* GIVEN EXERCISE *
Edit the data from the line containing "SDO full-disk sequence" through the line containing "sigmoid: [250, 341, 272, 362]", inclusive, replacing "single epoch" with "single exposure" and leaving everything else unchanged. Return only those lines.

* PROVIDED DATA *
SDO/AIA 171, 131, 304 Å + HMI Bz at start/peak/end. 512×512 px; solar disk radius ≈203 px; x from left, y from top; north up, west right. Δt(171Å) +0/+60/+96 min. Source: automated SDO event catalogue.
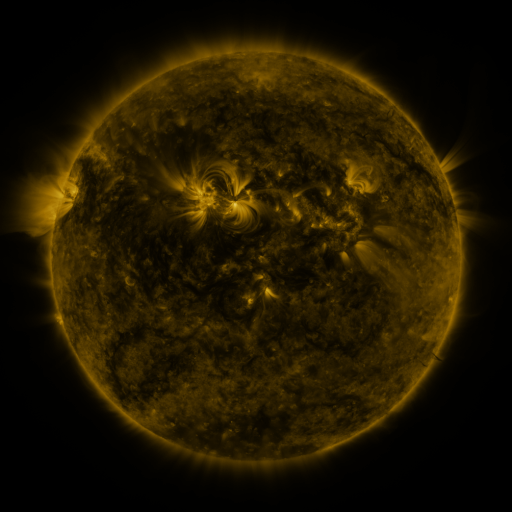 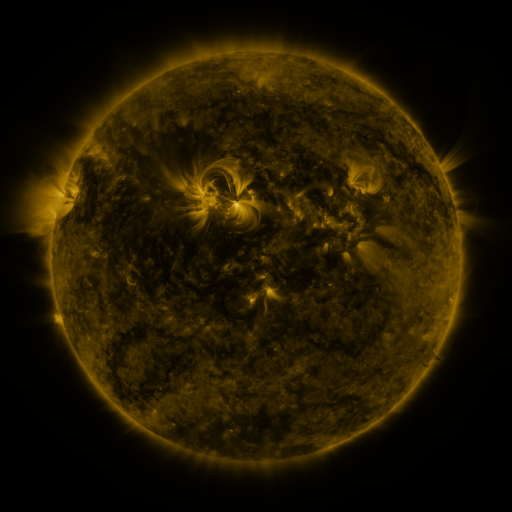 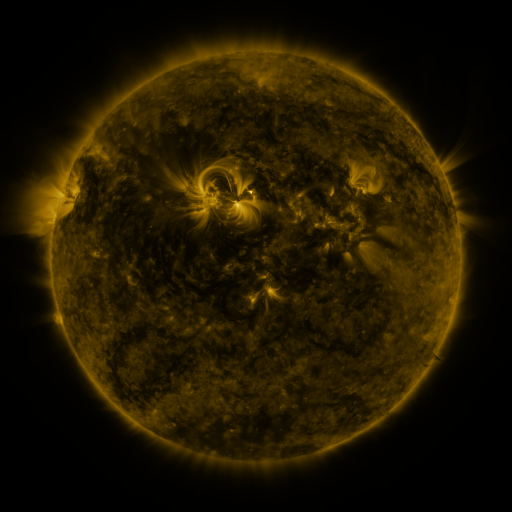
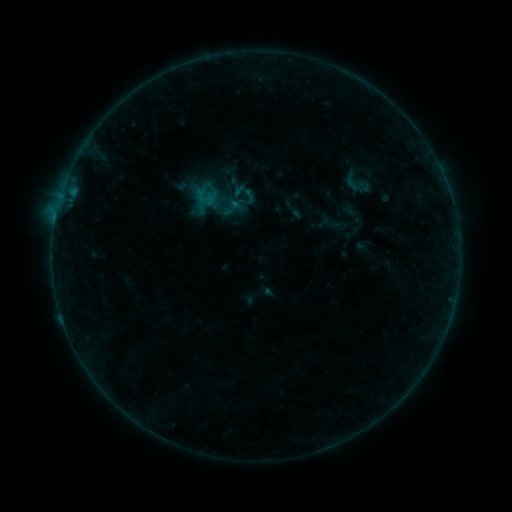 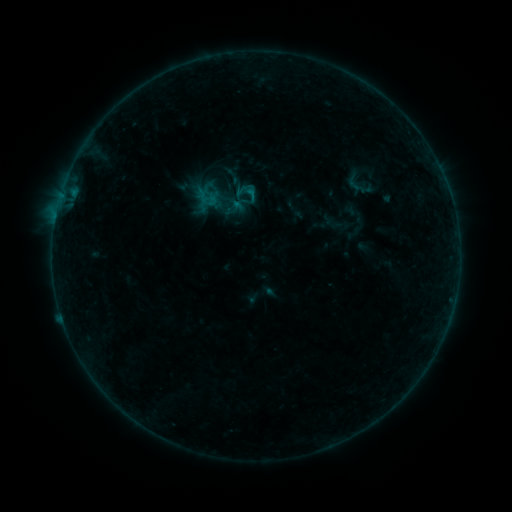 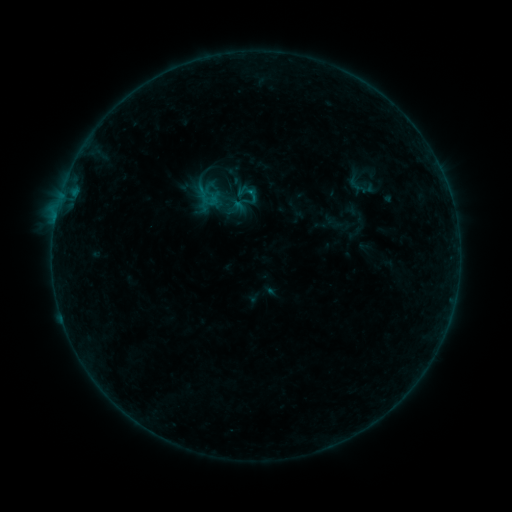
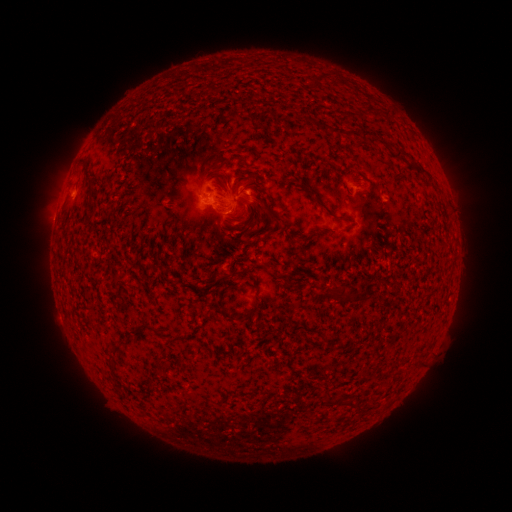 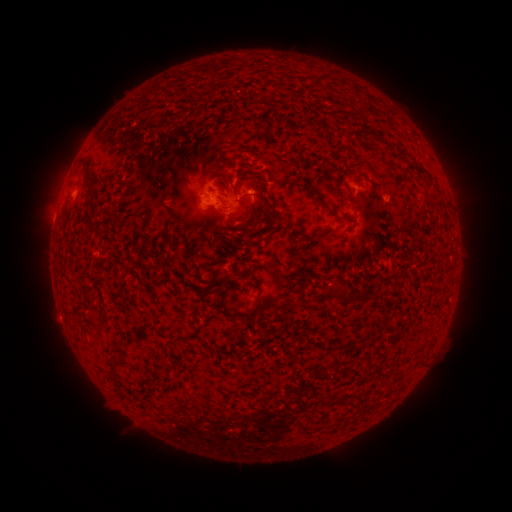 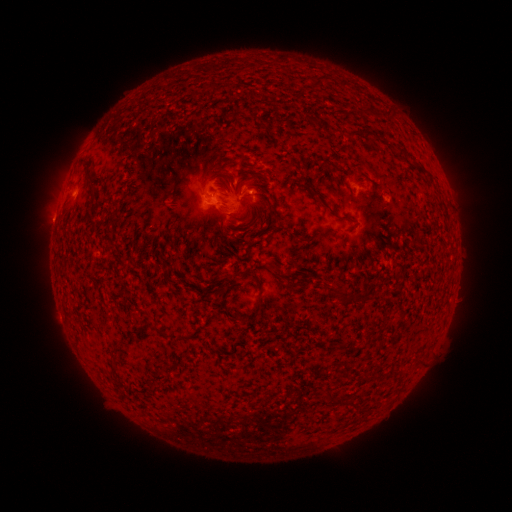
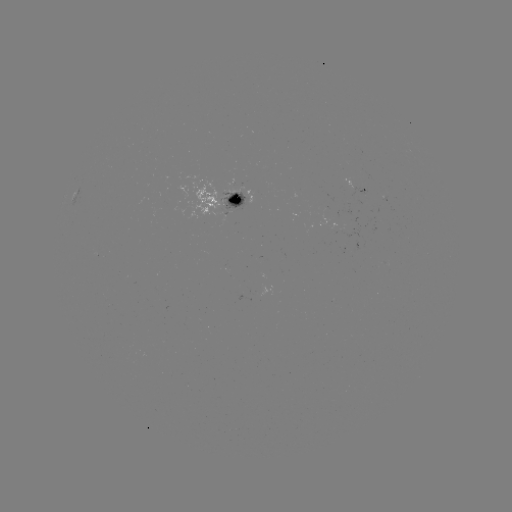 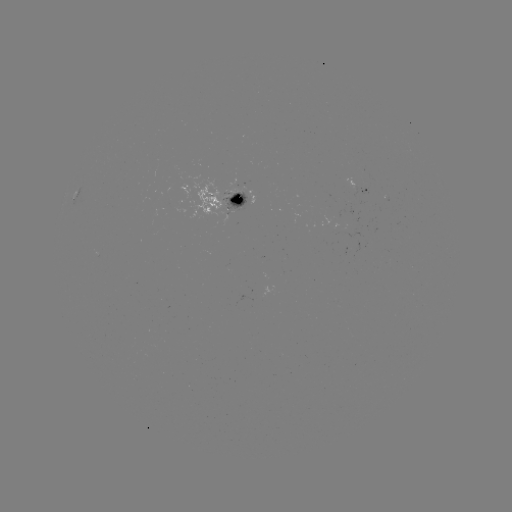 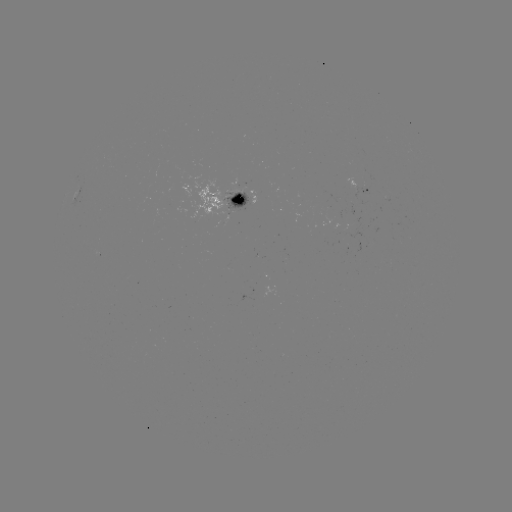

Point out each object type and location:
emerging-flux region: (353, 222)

--

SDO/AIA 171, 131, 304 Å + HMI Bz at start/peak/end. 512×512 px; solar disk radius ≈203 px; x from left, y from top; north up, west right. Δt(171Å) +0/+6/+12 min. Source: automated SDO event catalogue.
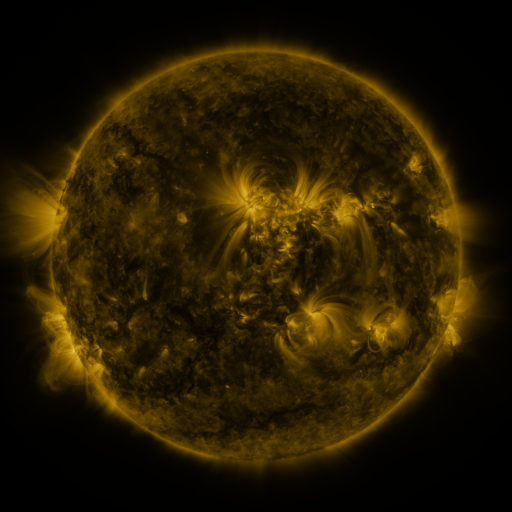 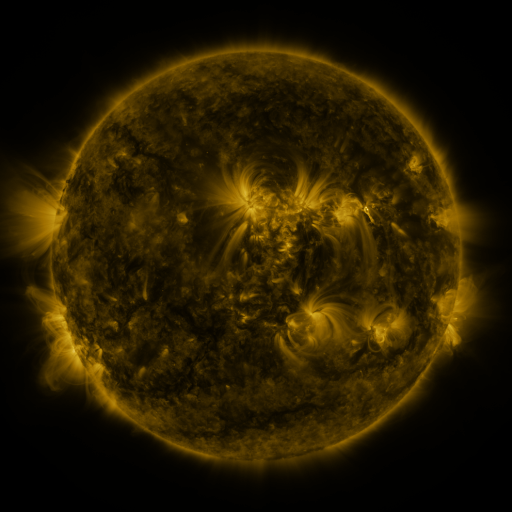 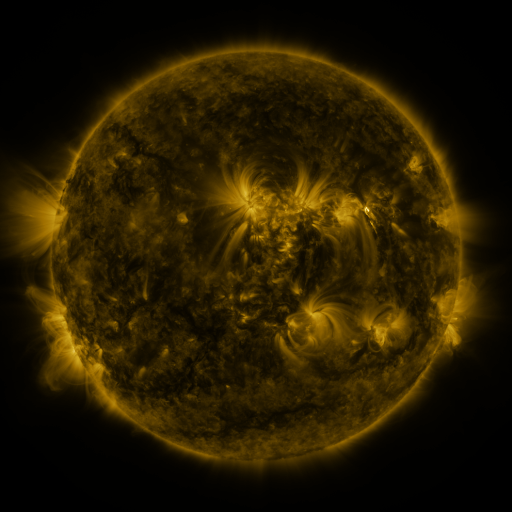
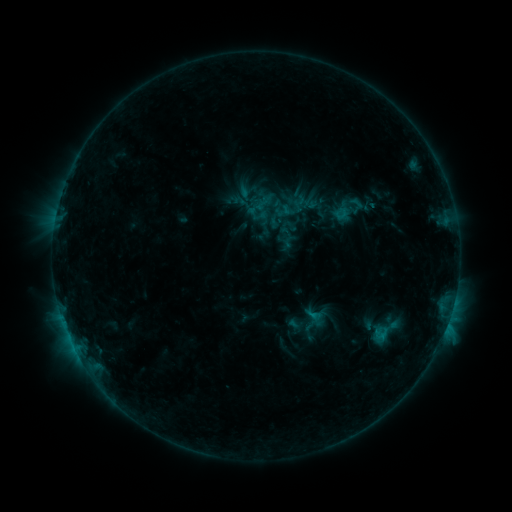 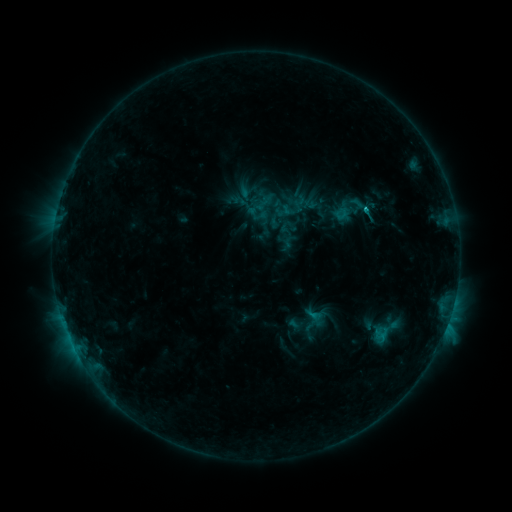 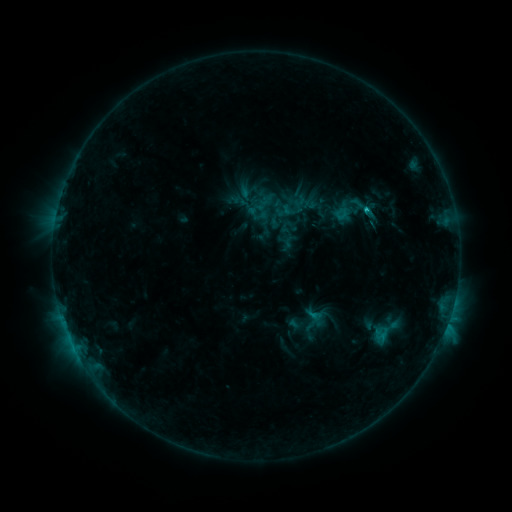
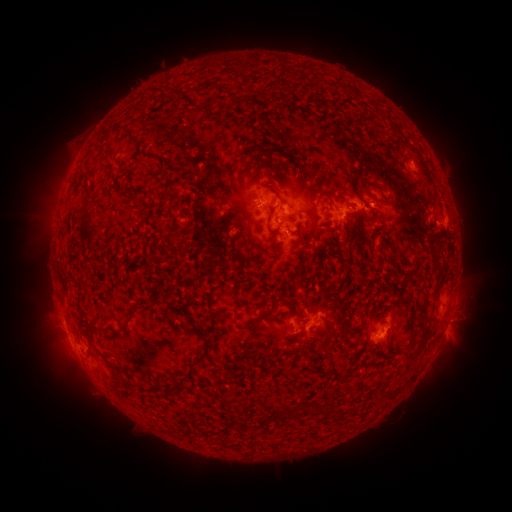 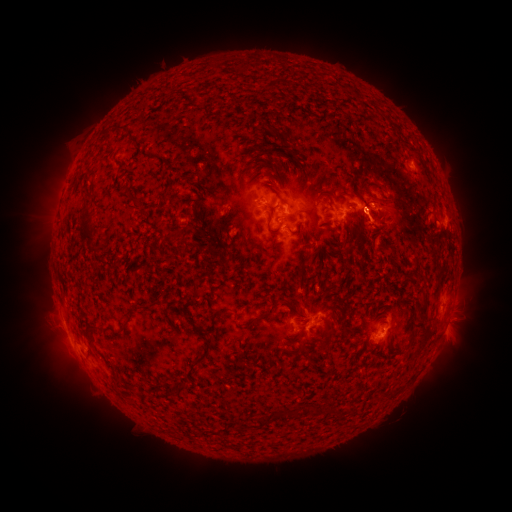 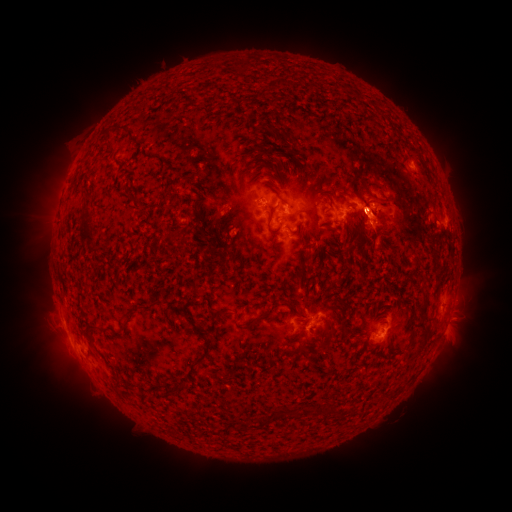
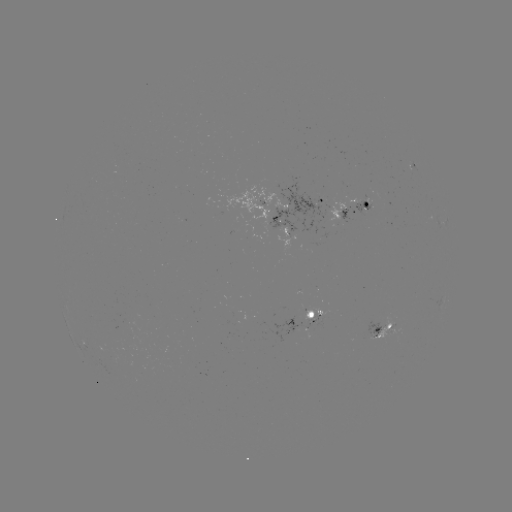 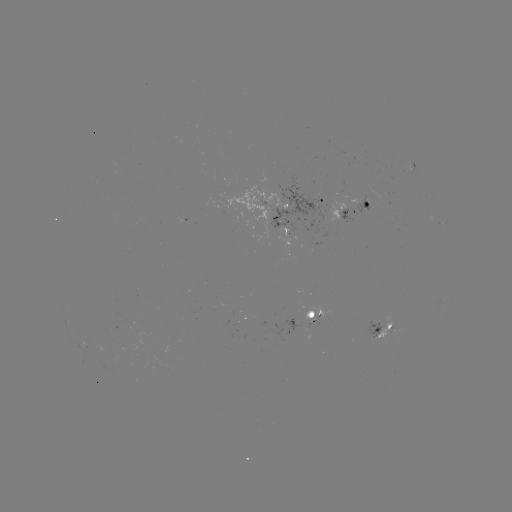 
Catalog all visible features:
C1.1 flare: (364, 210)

---

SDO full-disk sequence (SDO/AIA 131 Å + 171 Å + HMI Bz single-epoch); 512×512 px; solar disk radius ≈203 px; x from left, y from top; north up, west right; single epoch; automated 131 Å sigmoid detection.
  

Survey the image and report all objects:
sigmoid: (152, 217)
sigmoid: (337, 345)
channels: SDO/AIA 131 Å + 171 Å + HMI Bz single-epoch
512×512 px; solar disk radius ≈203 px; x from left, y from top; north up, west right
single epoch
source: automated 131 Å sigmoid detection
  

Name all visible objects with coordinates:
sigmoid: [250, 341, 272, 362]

* ANSWER TO THE EXERCISE *
SDO full-disk sequence (SDO/AIA 131 Å + 171 Å + HMI Bz single-epoch); 512×512 px; solar disk radius ≈203 px; x from left, y from top; north up, west right; single exposure; automated 131 Å sigmoid detection.
  

Survey the image and report all objects:
sigmoid: (152, 217)
sigmoid: (337, 345)
channels: SDO/AIA 131 Å + 171 Å + HMI Bz single-epoch
512×512 px; solar disk radius ≈203 px; x from left, y from top; north up, west right
single exposure
source: automated 131 Å sigmoid detection
  

Name all visible objects with coordinates:
sigmoid: [250, 341, 272, 362]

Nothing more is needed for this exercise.